Electroacoustic Works

  • Krähenalles for flute (or clarinet) and tape
  • Stonepoem for clarinet and tape
  • Nelson Songs for baritone and tape
  • Flötenspieler und Fledermäuse for flute and tape
  • Chinese Songs for soprano and tape
  • Father's Telescope for baritone, speaker and tape
  • WHALE for trombone and tape
  • Innere Stimmen Robert Schumanns
  • Clara Schumann for soprano, piano and tape
  • Dapple Metal for tape alone
  • Credo for organ and tape (from missa digitalis)
  • Die Poppa for baritone and tape
  • Contrasts for tape alone
  • Credo in unam Naturam for tape alone
  • Chance Piece for oboe (or saxophone or flute) and tape

Soon after our arrival in Switzerland in 1984 I made contact again with Gerald Bennett. He was in the process of establishing a Centre for Computer Music together with Bruno Spoerri in Oetwil am See (Canton Zurich) and with Rainer Bösch in Geneva. I was able to attend a number of courses in Computer Music which the Centre offered. I always went with a clear idea of what I wanted to compose and so during these courses I wrote two works both of which were performed several times in concerts of the Computer Music Centre: Nelson Songs and Chinese Songs.

In those early days the computers were very large and (compared to modern machines) very slow. It was normal when creating a sound file to leave the computer working over night, only to find the next day that a mistake had occurred and one had to start all over again. At this time I bought my first private computer, an Atari, which had to have a special sound streamer to be able to play sound files. With the Atari (and the GMX keyboard) I made the tape for Father's Telescope.

While working on WHALE Gerald Bennett offered to let me use his new Macintosh computer which was not only faster, but allowed me to imitate human formants—which gave me the whale's voice!

Over the years the Centre changed its name and its geographical position. It became incorporated with the Zurich Conservatory where Gerald trained a large number of students, some of whom later became employed by the Centre, now called the Institute for Computer Music and Sound Technology. Three of these were particularly helpful to me, Martin Neukom, Peter Färber and Johannes Schütt.

Ambisonic Sound

A group of composers from the Swiss Center for Computer Music was using a spatial recording technique – Ambisonics – from the early 1970s for the performance of electroacoustic music. Ambisonics originally captured spatial information about the sounds recorded, but by using the technique for playback instead of recording, position and movement of sound in three-dimensional space could be simulated.

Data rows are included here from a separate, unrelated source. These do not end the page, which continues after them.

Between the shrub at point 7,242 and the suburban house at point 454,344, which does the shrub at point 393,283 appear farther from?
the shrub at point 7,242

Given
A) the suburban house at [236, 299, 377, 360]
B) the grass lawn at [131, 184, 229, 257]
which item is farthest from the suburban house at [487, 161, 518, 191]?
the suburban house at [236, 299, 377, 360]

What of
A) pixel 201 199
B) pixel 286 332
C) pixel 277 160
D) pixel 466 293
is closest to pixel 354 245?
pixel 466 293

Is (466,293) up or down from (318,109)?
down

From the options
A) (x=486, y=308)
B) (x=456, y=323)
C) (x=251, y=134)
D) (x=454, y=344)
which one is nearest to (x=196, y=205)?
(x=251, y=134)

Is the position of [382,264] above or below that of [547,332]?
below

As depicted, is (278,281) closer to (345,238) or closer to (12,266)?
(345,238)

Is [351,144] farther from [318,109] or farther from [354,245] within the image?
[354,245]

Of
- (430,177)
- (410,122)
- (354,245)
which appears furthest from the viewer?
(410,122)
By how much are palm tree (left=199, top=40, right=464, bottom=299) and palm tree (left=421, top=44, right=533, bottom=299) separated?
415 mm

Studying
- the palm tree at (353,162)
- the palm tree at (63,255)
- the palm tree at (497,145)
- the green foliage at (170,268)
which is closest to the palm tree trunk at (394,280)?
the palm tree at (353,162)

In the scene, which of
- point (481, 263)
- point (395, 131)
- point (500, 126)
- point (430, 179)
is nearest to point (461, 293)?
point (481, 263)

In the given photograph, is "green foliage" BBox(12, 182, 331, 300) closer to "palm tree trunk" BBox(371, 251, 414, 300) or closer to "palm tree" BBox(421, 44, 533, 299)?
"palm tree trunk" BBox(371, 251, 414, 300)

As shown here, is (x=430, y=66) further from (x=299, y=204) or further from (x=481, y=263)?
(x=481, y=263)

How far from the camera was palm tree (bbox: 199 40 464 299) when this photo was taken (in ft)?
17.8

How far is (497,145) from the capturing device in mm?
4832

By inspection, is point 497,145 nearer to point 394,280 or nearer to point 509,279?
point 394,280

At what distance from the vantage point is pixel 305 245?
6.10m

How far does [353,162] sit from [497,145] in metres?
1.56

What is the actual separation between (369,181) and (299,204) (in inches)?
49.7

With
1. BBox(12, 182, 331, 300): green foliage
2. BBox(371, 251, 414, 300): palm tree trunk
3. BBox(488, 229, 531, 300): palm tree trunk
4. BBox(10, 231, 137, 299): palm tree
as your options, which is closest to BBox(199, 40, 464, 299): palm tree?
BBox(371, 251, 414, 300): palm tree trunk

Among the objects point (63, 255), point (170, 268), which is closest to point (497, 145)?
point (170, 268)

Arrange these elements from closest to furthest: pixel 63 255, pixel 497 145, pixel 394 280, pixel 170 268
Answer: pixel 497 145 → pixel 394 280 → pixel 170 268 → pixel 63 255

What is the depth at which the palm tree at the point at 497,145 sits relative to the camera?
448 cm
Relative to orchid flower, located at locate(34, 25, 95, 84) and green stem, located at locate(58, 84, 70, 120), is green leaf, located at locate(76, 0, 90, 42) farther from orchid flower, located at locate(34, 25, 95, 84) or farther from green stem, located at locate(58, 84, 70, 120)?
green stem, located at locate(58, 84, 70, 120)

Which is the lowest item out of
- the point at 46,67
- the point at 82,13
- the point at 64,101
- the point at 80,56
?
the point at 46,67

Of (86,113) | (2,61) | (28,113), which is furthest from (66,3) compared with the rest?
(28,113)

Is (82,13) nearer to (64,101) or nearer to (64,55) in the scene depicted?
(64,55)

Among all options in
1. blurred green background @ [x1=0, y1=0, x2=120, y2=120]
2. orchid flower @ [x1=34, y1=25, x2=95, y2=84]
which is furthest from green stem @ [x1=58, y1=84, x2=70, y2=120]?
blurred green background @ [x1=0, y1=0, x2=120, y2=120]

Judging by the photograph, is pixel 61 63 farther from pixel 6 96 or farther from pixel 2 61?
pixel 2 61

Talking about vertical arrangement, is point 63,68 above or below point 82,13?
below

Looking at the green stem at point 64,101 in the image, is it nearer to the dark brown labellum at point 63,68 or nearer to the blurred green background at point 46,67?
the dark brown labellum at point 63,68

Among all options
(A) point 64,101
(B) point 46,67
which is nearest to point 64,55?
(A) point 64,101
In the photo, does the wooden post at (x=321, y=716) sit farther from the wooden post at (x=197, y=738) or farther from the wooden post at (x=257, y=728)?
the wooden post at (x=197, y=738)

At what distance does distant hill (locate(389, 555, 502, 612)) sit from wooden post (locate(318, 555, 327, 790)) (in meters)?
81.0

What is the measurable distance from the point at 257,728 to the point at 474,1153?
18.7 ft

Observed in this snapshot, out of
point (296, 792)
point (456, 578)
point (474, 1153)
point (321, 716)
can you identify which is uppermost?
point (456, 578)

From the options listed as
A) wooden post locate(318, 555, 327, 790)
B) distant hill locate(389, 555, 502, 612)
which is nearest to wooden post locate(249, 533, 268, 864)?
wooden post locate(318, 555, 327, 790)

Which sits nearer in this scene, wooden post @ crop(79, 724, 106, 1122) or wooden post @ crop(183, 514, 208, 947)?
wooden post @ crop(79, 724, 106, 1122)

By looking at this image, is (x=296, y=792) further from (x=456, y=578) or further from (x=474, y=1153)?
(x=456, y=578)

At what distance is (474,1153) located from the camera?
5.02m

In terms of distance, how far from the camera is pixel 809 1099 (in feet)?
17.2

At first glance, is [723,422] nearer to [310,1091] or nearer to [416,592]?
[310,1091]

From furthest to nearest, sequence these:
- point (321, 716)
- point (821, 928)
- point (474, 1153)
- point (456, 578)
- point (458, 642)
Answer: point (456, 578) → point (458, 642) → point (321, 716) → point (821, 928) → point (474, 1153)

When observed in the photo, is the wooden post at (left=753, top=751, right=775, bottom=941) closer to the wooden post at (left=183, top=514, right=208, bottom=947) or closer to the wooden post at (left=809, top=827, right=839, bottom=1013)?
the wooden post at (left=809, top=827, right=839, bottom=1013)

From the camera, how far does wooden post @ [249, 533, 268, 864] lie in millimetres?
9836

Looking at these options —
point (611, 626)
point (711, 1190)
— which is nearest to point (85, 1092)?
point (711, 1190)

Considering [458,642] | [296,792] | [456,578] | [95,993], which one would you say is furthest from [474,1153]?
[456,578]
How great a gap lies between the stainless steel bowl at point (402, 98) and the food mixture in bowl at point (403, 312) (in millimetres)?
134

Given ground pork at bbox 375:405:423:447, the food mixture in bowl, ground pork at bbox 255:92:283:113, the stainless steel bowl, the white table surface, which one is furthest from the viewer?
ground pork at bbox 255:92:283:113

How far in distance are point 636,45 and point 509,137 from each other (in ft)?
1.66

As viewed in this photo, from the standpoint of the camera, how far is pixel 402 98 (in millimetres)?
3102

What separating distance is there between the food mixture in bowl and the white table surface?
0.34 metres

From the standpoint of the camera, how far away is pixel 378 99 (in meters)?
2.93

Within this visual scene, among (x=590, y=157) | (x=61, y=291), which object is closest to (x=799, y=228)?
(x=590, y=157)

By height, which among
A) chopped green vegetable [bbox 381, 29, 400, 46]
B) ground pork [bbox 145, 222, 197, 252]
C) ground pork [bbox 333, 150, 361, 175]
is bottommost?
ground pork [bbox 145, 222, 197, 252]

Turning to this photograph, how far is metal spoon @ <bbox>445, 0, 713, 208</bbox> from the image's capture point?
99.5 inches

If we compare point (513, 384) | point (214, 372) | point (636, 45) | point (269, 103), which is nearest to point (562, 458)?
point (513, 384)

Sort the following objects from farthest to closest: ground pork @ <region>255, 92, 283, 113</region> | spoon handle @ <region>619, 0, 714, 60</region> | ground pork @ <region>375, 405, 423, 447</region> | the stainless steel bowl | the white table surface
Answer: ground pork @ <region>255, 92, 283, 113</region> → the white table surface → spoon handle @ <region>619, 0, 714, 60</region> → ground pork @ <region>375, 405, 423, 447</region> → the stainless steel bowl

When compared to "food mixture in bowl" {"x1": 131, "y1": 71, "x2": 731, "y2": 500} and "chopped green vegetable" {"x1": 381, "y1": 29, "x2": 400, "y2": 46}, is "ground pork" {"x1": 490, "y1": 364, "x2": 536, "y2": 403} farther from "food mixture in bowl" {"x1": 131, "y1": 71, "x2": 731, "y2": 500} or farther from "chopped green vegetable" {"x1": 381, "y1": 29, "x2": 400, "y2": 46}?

The Swiss Center had been asked to give a concert to inaugurate the new millennium, and since the concert was to be in Ambisonics, I had to make a plan of movements for all the individual fragments of sound in my piece and bring sounds and plan to the studio so that the Ambisonics program could prepare the tape for the concert. This was a highly complicated process, and even when the program was working optimally (it was still in the experimental stage), it sometimes produced quite surprising results, and one had to start all over again. Nevertheless everything finally functioned properly, and the Millenium Concert in St. Peter’s Church in Zurich was a great success.

One of my clearest memories is of a concert of the Swiss Center during the European Music Month held in Basel in November of 2001. For several years, the Center had been involved in research into the simulation of three-dimensional sound [Ambisonic]. On the evening before the concert, we spent hours hanging and tuning our 24 loudspeakers. Sometime after 3 am we finished and began to rehearse Kit's new piece “Sog”. After a few seconds, everyone spontaneously cheered, so beautiful was the sound, so dramatic the moving masses of sound above us, so extraordinary and new the experience of sound in three-dimensional space. How did Kit ever learn to do so masterfully what no-one had done before?